SQL Query generated by Yellowfin views
Hi,
I have been investigating performance issues with our Yellowfin views. We use access filters and as a result, the SQL query generated by the view includes an ‘IN’ condition as such
Dim_Workgroup"."WO_WorkgroupId" IN (1, 10, 100, 1000, 1001, 1002, 1003, 1004, 1005, 1006, 1007, 1008, 1009, 101, 1010, 1011, 1012, 1013, 1014, 1015, 1016, 1017, 1018, 1019, 102, 1020, 1021, 1022, 1023, 1024, 1025, 1026, 1027, 1028, 1029, 103, 1030, 1031, 1032, 1033, 1034, 1035, 1036, 1037, 1038, 1039, 104, 1040, 1041, 1042, 1043, 1044, 1045....
.
.
.
.
list the 6900 workgroups for someone having access to all levels
)
In this particular instance, the client has more than 6900 workgroups and the dashboards take about 46s to load in yellowfin.
The query generated for one of our charts executes in 46s in SQL . The same query executes in 9s when I use an inner join instead of the IN condition in SQL.
Is there any way we could modify the Yellowfin query and if not, can this please be raised as a suggestion for future enhancement: use inner joins rather than IN conditions in the generated SQL code or give us the ability to edit the underlying SQL query.
If any other option is available, please let me know.
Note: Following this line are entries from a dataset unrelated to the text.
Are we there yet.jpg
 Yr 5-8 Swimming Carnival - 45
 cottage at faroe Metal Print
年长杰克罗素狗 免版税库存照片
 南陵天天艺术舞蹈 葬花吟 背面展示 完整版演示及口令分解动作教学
Please contact me for any clarification.
Regards
Jeanick Saupin
Senior Technical Consultant
INX Software
Level 4, 1111 Hay Street West Perth 6005 WA Australia
phone: +61 (8) 9442 2800 | support: 1300 746 084 | web: www.inxsoftware.com
This email and any files transmitted with it are confidential and intended solely for the use of the individual or entity to whom they are addressed. If you have received this email in error please notify the system manager. This message contains confidential information and is intended only for the individual named. If you are not the named addressee you should not disseminate, distribute or copy this e-mail. Please notify the sender immediately by e-mail if you have received this e-mail by mistake and delete this e-mail from your system. If you are not the intended recipient you are notified that disclosing, copying, distributing or taking any action in reliance on the contents of this information is strictly prohibited.
Hi Jeanick,
could you please give an example of the the query when you used an inner join instead of the IN condition.
thanks,
David
Hi Jeanick,
could you please give an example of the the query when you used an inner join instead of the IN condition.
thanks,
David
Hi David
Yes sure.
The current Yellowfin query generate is as such:
SELECT DISTINCT TOP 10000
"Dim_Date"."Dt_Day",
"Dim_InjuryType"."IT_Injury",
"Dim_InjuryType"."IT_InjuryCode",
CASE
WHEN SUM("Fact_ExposureHoursStatistics"."ES_ExposureHoursRolling12Months") IS NULL
OR SUM("Fact_ExposureHoursStatistics"."ES_ExposureHoursRolling12Months") <= 0 THEN -1
ELSE (SUM("Fact_InjuriesStatistics"."IS_InjuryCountRolling12Months") * 1.0 / SUM("Fact_ExposureHoursStatistics"."ES_ExposureHoursRolling12Months")) * 1000000
END
FROM "dbo"."Dim_InjuryType"
INNER JOIN "dbo"."Fact_InjuriesStatistics"
ON (
"Dim_InjuryType"."IT_InjuryTypeId" = "Fact_InjuriesStatistics"."IS_InjuryTypeId"
)
INNER JOIN "dbo"."Fact_ExposureHoursStatistics"
ON (
"Fact_ExposureHoursStatistics"."ES_DateId" = "Fact_InjuriesStatistics"."IS_DateId"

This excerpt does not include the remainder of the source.